Anecdotally, I got better NER results with spaCY than OpenNLP and CoreNLP with their respective default models, and spaCY was easier to install (though I'm biased, being more familiar with Python tooling and documentation style). I was eventually implementing in Java so I did use OpenNLP for sentence splitting, but I retrained the NER with data bootstrapped from spaCY, in a way similar to what the Prodigy tool is aiming to facilitate, by first classifying using the default/vanilla model and then manually correcting labels where they were incorrect.
They have some hard comparisons in some of their earlier blog posts on how spacy compares to the other popular open source NLP libraries.
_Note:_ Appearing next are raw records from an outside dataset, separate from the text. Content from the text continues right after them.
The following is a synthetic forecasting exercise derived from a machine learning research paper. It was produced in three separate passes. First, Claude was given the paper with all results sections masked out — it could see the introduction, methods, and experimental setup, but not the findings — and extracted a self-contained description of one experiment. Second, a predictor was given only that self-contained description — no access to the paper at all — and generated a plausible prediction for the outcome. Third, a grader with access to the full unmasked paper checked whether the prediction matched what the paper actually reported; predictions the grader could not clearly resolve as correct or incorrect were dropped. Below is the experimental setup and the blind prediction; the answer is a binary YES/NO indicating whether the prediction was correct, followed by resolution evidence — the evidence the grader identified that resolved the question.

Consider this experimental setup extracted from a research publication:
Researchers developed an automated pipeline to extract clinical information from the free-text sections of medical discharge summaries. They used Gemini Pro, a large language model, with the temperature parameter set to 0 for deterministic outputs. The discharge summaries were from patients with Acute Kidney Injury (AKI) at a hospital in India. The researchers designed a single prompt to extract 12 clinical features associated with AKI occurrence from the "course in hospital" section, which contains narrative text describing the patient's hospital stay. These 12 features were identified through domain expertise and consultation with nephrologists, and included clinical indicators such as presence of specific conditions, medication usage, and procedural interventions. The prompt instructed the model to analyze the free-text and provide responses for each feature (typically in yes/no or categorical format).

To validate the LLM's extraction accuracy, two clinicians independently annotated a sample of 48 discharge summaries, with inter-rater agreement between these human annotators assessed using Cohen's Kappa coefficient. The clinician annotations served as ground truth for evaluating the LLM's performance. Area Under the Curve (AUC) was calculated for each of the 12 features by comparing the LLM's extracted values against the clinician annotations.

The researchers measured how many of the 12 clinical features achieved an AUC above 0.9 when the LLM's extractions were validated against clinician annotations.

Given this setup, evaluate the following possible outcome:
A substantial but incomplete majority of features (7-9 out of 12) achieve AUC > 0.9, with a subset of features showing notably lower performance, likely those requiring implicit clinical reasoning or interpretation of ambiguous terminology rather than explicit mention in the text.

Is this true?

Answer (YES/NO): YES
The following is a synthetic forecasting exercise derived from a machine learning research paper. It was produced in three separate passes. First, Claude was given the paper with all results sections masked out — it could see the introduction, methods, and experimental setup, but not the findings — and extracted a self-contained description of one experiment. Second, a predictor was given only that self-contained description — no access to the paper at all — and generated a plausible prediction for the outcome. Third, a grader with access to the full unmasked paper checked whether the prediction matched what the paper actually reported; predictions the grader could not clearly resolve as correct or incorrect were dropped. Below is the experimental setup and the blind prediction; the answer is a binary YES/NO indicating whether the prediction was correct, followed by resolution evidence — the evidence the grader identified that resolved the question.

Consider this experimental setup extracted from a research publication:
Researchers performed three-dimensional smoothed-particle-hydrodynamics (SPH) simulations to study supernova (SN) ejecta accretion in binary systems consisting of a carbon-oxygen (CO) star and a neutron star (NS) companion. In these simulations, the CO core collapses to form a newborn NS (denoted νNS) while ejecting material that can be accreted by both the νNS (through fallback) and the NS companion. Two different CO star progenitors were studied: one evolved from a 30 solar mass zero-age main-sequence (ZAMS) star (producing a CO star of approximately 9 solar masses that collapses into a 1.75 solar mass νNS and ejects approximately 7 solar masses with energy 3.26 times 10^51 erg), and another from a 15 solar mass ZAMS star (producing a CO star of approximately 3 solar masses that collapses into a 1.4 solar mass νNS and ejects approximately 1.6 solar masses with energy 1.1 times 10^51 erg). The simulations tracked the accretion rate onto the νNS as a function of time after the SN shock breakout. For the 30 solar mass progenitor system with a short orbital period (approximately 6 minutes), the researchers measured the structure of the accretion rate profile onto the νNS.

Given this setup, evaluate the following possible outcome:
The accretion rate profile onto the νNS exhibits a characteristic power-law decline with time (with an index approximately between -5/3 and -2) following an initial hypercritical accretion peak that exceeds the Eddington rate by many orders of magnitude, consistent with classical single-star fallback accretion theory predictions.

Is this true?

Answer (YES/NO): NO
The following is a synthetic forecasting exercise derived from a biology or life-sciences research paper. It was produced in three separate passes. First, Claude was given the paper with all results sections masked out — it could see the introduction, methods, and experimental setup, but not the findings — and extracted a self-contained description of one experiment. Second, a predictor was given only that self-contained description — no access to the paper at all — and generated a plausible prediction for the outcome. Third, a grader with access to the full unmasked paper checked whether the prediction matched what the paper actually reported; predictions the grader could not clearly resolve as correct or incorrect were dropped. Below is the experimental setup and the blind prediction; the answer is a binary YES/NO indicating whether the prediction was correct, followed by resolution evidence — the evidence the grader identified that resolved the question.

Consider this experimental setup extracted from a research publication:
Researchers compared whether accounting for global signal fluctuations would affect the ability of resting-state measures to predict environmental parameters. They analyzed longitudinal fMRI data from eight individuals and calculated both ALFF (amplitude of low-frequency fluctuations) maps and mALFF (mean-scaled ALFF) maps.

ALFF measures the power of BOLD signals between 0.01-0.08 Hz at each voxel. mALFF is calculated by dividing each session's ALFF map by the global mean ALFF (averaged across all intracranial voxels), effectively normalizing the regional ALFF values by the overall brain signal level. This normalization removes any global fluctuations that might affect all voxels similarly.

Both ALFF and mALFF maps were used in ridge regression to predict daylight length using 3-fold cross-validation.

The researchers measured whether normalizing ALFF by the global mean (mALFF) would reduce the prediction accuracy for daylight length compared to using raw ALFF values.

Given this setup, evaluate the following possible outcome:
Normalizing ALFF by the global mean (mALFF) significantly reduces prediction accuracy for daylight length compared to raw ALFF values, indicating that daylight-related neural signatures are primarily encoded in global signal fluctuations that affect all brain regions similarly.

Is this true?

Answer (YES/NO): NO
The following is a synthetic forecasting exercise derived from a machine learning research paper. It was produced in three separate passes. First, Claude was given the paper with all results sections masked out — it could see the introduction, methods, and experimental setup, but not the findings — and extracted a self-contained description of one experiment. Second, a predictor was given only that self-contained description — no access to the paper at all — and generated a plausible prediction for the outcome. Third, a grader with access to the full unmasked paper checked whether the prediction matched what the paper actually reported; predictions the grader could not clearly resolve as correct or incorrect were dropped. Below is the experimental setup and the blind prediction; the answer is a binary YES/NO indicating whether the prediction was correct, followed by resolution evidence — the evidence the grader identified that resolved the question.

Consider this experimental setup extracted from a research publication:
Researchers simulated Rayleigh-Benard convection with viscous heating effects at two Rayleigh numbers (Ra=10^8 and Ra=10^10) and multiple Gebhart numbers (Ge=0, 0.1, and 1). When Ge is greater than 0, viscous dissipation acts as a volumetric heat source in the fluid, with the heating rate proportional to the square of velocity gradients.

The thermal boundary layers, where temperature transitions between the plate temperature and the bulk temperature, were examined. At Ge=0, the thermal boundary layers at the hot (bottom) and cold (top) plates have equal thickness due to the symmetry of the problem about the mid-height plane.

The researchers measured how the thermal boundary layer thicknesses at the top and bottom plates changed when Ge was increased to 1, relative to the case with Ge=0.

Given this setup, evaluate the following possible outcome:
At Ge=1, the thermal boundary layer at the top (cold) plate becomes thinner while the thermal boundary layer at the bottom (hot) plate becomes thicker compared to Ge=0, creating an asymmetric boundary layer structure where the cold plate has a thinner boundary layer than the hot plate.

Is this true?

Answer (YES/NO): YES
In my experience it has been much easier to use and faster than things like Stanford's library or NLTK. In general it's aimed at production or commercial use, whereas the other libraries I typically hear mentioned are aimed at a more academic audience.
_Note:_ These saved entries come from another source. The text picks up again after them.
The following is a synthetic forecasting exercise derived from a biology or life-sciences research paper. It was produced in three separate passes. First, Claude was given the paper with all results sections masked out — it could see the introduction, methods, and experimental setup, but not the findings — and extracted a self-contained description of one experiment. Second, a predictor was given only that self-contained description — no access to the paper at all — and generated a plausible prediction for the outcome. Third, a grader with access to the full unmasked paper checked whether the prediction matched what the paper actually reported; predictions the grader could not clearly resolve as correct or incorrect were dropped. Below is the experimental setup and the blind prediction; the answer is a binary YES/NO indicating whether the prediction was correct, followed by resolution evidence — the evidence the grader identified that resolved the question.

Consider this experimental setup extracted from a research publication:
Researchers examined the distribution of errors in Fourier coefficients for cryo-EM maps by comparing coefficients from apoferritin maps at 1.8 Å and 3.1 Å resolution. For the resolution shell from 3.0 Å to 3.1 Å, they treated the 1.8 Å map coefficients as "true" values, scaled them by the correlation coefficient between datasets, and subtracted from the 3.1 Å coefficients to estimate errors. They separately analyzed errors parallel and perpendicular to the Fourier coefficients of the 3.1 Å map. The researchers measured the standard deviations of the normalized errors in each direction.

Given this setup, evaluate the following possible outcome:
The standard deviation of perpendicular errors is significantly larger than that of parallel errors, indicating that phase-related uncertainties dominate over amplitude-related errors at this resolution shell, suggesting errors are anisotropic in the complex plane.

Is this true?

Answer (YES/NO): NO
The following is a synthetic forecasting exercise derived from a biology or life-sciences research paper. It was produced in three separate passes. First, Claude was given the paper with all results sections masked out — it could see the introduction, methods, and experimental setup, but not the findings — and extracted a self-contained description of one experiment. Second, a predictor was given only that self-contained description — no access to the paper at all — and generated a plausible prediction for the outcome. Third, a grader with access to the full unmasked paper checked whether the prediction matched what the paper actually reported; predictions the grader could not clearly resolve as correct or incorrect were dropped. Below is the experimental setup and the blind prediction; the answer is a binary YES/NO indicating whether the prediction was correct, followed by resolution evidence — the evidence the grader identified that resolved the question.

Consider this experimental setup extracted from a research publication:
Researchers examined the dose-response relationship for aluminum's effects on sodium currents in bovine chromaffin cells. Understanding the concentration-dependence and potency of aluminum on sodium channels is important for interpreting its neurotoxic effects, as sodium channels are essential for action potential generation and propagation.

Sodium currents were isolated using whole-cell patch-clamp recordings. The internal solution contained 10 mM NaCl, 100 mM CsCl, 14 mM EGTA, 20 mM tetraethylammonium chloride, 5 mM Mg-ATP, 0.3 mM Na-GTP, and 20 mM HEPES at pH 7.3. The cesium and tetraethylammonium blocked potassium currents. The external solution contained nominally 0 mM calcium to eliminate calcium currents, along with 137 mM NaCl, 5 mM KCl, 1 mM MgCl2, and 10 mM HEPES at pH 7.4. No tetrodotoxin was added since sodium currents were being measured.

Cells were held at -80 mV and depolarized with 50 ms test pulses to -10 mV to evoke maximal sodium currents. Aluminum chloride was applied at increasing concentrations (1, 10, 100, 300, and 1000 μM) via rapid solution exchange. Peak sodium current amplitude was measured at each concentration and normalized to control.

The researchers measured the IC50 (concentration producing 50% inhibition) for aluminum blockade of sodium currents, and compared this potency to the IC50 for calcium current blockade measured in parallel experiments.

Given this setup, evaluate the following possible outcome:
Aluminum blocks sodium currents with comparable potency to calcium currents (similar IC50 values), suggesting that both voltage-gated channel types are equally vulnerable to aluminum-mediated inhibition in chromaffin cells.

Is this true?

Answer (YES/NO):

OpenNLP is.... well I've never heard of anyone using it (except once in a ensemble). I think NLTK is more widely used.
Stanford CoreNLP give good accuracy and is pretty much the benchmark in English for accuracy. BUT it isn't great software. It falls over if you pass large amounts of text to it, the code is dreadful, it's hard to integrate (even in Java because of its own wacky config system), various parts aren't integrated (eg, SUTime), it doesn't have an embedding representation and it is pretty slow.
Having said all that I still use it sometimes. But Spacy is much nicer to use, and 99% (probably more) of the time the slightly lower accuracy is offset by things like the easy availability of word embedding right with the word tags.
I think it's pretty fair to say Spacy is the leading open-source NLP tool.
I have to agree. Explosion/Spacy has a lot of Marketing BS. That said I think SpaCy is actually pretty solid and when you are in the NLP field give it a try.
Self-respecting language geeks keep up with the times. What's your case for "leading open-source"? Here's a look at Spacy blowing Stanford Core NLP out of the water (via github stars, you can take a look at commits and more from the same tool): https://www.datascience.com/trends?trends=4812,7214,7165&tre...
When a new tool is announced, there is a lot of casual interest. Hence the 'explosion' in the beginning. After some time, things reach steady-state, and you can see that Spacy's interest is starting to fall below Core NLP's in the last few weeks.
Sounds like marketing BS. what about OpenNLP and Stanford's for NLP?